How can he be so calm? Sweets thought as the group funneled back into the accessway they’d just come out of, this time following Quiin’s lead. He just lost his entire squad. I’ve heard him talk about them before. They were friends. It’d be like me hearing that Jake or Anna are dead.
A shiver rolled down his spine. Don’t think about that. They’re local, dealing with wildlife and babysitting a bunch of scientists. They can handle that.
And strange surges. And the fact that they didn’t even know what system they were really in.

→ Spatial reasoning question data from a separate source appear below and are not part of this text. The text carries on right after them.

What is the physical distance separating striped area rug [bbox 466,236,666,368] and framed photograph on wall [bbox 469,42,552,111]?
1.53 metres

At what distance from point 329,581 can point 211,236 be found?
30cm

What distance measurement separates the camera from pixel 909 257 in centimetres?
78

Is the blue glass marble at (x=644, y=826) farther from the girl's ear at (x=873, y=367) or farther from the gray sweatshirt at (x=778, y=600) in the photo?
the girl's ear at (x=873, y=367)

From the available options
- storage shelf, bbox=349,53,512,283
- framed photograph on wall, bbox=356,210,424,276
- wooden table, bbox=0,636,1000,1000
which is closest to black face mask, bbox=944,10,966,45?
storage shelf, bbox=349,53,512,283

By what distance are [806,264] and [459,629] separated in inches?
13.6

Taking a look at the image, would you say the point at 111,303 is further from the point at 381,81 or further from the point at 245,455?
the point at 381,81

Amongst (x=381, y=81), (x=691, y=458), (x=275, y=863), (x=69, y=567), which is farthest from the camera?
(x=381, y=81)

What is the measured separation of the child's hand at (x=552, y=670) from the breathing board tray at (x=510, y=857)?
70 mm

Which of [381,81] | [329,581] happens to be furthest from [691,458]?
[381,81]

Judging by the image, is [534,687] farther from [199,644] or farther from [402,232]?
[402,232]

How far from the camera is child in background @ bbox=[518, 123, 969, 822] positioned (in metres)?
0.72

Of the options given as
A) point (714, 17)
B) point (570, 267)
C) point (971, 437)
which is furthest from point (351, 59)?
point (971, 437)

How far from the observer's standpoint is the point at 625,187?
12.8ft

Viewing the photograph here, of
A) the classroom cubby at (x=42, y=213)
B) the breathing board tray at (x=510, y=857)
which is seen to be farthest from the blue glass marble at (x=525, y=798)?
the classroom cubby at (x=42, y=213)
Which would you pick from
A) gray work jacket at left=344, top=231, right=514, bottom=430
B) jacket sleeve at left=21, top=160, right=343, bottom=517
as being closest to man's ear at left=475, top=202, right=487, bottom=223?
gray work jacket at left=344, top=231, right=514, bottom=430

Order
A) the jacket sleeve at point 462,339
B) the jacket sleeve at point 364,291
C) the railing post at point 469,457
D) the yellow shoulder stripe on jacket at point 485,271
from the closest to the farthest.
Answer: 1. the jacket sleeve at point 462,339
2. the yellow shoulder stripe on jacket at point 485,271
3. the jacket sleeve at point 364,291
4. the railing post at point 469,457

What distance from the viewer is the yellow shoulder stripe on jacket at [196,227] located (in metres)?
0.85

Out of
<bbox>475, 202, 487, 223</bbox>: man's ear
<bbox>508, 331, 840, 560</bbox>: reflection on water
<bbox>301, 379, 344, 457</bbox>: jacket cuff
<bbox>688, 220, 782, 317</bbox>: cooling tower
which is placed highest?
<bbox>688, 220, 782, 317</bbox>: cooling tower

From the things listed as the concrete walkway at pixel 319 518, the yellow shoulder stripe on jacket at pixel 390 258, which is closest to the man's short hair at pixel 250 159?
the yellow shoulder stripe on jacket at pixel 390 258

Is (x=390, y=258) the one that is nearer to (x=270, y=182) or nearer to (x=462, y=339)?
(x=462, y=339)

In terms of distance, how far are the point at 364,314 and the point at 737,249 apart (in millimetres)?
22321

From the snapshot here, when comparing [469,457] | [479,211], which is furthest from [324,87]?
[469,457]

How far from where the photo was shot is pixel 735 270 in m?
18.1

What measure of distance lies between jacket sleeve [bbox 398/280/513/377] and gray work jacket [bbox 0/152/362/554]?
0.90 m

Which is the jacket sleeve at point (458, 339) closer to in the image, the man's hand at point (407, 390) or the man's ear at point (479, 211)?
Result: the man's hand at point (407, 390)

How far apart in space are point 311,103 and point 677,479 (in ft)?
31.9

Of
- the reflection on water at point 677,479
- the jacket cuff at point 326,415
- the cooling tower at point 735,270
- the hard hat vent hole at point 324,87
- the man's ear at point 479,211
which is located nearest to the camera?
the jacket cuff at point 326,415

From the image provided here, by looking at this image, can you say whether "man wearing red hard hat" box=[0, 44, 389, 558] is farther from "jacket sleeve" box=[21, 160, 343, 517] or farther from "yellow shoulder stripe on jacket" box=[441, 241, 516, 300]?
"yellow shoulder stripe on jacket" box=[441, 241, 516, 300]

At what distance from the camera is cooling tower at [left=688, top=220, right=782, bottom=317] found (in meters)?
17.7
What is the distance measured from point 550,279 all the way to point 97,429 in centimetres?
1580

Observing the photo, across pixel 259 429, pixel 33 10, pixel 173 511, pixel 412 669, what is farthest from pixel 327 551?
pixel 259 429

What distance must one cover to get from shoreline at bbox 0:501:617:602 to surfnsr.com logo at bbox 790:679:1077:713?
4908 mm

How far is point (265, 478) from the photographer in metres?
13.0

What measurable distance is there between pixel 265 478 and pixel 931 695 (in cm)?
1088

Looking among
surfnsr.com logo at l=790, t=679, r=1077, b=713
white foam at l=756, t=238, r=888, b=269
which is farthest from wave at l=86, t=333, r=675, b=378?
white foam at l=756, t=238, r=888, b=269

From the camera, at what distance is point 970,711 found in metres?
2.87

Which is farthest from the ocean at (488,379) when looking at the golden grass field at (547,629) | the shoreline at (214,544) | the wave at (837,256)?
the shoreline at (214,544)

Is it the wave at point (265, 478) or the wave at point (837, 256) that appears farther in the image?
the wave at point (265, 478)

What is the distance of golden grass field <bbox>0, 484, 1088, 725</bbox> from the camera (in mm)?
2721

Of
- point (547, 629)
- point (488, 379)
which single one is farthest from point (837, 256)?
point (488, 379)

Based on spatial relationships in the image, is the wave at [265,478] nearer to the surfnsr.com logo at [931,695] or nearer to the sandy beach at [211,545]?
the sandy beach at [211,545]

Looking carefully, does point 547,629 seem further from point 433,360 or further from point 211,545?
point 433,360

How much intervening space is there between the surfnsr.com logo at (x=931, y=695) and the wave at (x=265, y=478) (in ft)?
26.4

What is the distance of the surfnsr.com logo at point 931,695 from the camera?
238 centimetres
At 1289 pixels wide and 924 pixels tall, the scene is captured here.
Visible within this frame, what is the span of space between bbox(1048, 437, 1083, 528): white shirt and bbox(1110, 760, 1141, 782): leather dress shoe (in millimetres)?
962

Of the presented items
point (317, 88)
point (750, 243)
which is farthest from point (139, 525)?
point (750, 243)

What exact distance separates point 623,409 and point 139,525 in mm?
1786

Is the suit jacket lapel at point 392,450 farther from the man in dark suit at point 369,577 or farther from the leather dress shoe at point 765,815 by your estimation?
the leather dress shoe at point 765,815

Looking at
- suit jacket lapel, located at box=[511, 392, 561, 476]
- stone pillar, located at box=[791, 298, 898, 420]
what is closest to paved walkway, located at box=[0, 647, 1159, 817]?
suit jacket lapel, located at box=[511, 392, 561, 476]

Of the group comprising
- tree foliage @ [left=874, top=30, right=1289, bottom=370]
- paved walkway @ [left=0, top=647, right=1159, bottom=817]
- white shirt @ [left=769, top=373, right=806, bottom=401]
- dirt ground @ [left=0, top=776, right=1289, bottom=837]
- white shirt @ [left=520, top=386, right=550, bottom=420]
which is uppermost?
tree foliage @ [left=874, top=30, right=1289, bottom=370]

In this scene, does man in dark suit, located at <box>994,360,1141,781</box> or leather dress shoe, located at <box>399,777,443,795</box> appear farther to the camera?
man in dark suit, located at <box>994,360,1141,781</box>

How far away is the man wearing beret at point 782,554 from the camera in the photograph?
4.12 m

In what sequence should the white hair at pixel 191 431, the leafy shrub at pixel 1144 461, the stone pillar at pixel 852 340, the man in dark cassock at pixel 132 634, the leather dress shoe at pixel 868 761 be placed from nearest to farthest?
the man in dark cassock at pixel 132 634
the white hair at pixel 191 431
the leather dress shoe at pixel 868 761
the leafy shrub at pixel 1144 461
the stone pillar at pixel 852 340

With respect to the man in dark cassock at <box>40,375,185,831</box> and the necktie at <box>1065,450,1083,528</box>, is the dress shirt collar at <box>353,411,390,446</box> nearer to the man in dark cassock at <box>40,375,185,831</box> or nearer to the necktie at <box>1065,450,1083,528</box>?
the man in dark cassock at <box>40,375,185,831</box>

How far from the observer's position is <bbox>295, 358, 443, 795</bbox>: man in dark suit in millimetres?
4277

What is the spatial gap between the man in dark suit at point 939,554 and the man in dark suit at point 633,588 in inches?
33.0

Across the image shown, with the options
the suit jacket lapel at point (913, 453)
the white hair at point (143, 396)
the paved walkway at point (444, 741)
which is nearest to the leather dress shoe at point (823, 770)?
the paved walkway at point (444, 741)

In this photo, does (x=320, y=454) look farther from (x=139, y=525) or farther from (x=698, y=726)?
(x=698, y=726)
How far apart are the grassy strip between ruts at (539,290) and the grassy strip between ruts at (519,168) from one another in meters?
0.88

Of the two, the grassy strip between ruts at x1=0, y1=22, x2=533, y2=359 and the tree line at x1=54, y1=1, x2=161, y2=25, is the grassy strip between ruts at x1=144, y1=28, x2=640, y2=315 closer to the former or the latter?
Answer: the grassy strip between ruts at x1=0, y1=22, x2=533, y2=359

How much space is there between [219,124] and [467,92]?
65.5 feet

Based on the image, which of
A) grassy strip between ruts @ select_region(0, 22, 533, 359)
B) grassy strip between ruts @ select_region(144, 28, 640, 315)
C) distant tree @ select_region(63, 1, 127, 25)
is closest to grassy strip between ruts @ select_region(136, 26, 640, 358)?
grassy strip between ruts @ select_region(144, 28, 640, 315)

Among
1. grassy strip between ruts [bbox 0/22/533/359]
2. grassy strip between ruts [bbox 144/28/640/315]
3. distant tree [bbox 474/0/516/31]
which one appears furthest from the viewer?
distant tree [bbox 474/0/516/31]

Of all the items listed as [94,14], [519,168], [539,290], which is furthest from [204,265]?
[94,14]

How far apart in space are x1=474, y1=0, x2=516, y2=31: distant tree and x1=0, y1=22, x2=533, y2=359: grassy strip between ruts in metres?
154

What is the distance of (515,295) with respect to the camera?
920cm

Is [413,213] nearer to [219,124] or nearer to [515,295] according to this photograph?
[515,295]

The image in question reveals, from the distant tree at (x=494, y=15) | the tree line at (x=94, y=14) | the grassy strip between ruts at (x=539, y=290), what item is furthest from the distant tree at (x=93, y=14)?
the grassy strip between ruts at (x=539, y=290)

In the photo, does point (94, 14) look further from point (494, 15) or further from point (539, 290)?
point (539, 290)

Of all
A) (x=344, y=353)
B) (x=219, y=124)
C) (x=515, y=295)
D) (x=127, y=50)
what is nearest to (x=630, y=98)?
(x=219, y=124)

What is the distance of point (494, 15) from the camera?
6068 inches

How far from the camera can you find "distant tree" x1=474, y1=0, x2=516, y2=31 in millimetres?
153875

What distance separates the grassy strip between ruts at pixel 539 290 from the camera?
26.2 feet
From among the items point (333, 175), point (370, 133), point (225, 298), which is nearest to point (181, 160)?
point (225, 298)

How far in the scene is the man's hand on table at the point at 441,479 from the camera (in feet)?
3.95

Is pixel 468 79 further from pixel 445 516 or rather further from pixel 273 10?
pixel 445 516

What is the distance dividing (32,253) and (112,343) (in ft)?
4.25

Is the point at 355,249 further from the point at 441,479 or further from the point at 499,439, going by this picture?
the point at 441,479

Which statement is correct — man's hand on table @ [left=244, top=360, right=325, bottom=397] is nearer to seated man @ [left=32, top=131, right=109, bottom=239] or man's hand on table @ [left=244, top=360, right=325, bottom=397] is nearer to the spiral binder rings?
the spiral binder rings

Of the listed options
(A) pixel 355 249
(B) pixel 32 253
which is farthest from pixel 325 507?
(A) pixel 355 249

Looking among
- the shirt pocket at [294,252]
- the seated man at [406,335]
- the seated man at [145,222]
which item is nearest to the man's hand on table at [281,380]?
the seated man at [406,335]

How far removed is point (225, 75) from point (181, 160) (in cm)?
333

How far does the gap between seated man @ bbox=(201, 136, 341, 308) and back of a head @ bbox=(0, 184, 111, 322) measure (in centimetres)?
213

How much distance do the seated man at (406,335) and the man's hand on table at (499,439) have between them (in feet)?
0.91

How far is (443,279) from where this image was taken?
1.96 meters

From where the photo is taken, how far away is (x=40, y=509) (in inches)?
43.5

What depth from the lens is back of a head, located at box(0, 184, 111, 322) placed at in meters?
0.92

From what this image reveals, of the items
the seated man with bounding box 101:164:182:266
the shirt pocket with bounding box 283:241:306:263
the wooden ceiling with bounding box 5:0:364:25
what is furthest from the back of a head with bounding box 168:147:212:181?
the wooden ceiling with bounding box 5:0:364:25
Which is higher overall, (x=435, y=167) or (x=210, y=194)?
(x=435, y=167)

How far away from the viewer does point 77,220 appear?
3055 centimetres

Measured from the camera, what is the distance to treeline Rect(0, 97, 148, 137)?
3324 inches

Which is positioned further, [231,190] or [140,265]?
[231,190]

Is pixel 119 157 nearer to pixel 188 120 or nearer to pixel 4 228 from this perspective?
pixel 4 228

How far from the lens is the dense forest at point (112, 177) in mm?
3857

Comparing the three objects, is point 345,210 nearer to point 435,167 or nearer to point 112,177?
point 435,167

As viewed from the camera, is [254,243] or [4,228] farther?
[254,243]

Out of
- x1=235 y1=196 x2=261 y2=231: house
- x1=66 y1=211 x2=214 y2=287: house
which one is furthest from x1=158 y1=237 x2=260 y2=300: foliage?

He shook his head, ignoring a glance from one of the nearby soldiers. None of this adds up. Faked superweapon attacks … now some sort of mutiny? Jake and Anna being lied to? Where’s the connecting thread here?
“You all right?” one of the solis asked as they left the accessway, following Quiin’s lead back the way they’d come.
“Yeah,” Sweets said. “I’m fine. I’m just trying to figure out what’s going on here and not making any sense of it.”
“You’re telling me,” the soli replied, her voice tense. “How in the hell did someone shut down Varus and steal our systems?”